Return only that part of the material below which starts with the line containing "request_url: https://www.google.com/recaptcha/api2/aframe" and goes on through the line containing "content_type: image/svg+xml", restated exactly.

*** INFORMATION Section Begins ***

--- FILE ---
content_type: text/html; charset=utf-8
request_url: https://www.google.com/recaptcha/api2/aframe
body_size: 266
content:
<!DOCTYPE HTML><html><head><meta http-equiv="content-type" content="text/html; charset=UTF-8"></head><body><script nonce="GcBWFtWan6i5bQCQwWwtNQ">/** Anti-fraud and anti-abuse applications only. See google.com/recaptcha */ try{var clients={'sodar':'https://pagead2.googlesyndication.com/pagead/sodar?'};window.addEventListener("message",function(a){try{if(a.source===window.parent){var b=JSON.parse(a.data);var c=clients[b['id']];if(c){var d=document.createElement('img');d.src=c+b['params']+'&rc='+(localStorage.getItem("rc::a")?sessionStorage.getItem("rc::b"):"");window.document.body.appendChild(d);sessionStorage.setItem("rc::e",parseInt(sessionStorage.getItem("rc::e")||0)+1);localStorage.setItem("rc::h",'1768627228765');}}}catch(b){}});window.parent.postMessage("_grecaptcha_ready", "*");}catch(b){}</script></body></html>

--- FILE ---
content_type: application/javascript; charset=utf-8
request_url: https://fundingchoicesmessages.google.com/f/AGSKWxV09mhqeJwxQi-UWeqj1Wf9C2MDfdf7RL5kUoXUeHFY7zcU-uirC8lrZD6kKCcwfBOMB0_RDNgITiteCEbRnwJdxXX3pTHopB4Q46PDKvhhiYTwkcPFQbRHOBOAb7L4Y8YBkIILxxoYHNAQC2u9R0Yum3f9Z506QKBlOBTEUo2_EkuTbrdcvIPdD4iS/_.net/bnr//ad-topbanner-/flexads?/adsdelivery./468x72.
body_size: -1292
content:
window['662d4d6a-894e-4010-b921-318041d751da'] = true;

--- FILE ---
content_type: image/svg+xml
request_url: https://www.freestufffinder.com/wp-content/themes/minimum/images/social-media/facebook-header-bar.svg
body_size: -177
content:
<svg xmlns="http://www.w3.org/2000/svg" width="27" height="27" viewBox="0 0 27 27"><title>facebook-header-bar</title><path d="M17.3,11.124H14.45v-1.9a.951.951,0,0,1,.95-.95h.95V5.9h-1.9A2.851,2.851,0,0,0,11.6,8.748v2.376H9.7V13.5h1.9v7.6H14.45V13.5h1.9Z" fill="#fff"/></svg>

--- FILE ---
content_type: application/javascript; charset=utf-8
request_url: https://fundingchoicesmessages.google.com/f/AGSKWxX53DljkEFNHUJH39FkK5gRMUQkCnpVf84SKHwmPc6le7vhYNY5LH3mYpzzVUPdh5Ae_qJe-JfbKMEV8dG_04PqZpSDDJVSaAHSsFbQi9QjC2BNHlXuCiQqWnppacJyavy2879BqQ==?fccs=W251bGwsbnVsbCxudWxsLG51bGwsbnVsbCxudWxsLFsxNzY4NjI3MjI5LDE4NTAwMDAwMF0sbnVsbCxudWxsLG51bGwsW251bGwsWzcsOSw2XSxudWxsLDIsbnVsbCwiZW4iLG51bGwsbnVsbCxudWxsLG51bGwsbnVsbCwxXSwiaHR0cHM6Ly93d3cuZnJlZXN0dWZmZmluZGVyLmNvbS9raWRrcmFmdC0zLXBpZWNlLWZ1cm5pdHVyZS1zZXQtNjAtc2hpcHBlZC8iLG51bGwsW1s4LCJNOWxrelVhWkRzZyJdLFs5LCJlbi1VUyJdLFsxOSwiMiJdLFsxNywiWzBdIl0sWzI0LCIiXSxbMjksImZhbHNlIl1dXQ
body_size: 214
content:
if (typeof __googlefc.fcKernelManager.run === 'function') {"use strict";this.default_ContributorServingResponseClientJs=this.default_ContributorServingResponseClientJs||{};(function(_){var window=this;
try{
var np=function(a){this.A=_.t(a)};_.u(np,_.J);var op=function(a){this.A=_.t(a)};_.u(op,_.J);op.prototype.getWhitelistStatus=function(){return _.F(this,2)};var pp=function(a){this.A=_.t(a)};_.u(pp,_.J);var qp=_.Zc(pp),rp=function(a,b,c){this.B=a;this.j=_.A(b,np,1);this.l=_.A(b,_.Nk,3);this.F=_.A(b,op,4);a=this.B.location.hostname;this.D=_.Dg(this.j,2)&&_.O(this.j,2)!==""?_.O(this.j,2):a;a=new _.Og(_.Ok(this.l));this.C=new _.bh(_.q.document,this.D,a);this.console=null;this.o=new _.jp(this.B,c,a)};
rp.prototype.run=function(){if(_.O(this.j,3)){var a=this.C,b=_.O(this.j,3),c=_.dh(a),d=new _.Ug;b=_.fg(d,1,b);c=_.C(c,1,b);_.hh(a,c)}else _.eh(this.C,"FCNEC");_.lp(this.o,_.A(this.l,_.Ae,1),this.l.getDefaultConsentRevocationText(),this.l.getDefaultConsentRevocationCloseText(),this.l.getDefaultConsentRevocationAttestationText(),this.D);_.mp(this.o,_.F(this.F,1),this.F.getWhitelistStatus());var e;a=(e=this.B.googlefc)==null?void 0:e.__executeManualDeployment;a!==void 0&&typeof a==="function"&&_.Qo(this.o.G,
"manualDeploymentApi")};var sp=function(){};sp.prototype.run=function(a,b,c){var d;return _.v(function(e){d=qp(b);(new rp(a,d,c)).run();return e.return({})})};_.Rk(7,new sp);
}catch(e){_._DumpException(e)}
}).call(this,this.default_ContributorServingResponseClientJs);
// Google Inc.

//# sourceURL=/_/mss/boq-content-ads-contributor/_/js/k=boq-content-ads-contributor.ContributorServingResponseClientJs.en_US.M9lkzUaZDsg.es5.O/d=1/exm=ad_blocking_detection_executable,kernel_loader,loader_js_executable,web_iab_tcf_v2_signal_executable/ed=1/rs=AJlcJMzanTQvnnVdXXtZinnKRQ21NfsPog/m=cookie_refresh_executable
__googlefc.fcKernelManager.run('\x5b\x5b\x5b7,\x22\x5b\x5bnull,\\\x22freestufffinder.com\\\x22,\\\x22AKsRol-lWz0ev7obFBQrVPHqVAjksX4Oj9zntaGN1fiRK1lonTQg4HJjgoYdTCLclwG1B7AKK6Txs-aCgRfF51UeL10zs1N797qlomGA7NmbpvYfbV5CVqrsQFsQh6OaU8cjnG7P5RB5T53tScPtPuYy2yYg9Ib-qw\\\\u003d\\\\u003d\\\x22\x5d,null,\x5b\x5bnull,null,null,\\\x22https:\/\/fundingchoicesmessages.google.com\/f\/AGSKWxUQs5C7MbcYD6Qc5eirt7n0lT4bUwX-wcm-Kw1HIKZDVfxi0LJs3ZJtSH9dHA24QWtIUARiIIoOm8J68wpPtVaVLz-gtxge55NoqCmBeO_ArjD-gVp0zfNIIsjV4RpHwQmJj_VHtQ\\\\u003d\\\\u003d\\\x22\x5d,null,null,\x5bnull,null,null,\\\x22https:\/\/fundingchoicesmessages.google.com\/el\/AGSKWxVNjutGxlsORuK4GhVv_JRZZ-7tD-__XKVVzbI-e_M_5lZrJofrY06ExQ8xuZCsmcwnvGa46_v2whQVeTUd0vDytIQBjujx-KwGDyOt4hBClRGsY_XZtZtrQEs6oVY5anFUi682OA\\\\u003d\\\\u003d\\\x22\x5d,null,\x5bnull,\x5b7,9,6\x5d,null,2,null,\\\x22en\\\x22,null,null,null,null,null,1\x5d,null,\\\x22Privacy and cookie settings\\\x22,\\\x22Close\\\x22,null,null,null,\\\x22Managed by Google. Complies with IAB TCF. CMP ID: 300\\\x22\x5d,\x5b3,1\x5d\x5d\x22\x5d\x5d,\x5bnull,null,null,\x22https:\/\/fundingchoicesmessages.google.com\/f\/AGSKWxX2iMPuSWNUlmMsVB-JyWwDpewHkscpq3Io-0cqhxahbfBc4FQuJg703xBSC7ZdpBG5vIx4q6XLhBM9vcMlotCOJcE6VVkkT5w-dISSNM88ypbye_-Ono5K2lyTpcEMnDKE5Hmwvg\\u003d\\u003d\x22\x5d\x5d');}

*** INFORMATION Section Ends ***

# SOLUTION:
request_url: https://www.google.com/recaptcha/api2/aframe
body_size: 266
content:
<!DOCTYPE HTML><html><head><meta http-equiv="content-type" content="text/html; charset=UTF-8"></head><body><script nonce="GcBWFtWan6i5bQCQwWwtNQ">/** Anti-fraud and anti-abuse applications only. See google.com/recaptcha */ try{var clients={'sodar':'https://pagead2.googlesyndication.com/pagead/sodar?'};window.addEventListener("message",function(a){try{if(a.source===window.parent){var b=JSON.parse(a.data);var c=clients[b['id']];if(c){var d=document.createElement('img');d.src=c+b['params']+'&rc='+(localStorage.getItem("rc::a")?sessionStorage.getItem("rc::b"):"");window.document.body.appendChild(d);sessionStorage.setItem("rc::e",parseInt(sessionStorage.getItem("rc::e")||0)+1);localStorage.setItem("rc::h",'1768627228765');}}}catch(b){}});window.parent.postMessage("_grecaptcha_ready", "*");}catch(b){}</script></body></html>

--- FILE ---
content_type: application/javascript; charset=utf-8
request_url: https://fundingchoicesmessages.google.com/f/AGSKWxV09mhqeJwxQi-UWeqj1Wf9C2MDfdf7RL5kUoXUeHFY7zcU-uirC8lrZD6kKCcwfBOMB0_RDNgITiteCEbRnwJdxXX3pTHopB4Q46PDKvhhiYTwkcPFQbRHOBOAb7L4Y8YBkIILxxoYHNAQC2u9R0Yum3f9Z506QKBlOBTEUo2_EkuTbrdcvIPdD4iS/_.net/bnr//ad-topbanner-/flexads?/adsdelivery./468x72.
body_size: -1292
content:
window['662d4d6a-894e-4010-b921-318041d751da'] = true;

--- FILE ---
content_type: image/svg+xml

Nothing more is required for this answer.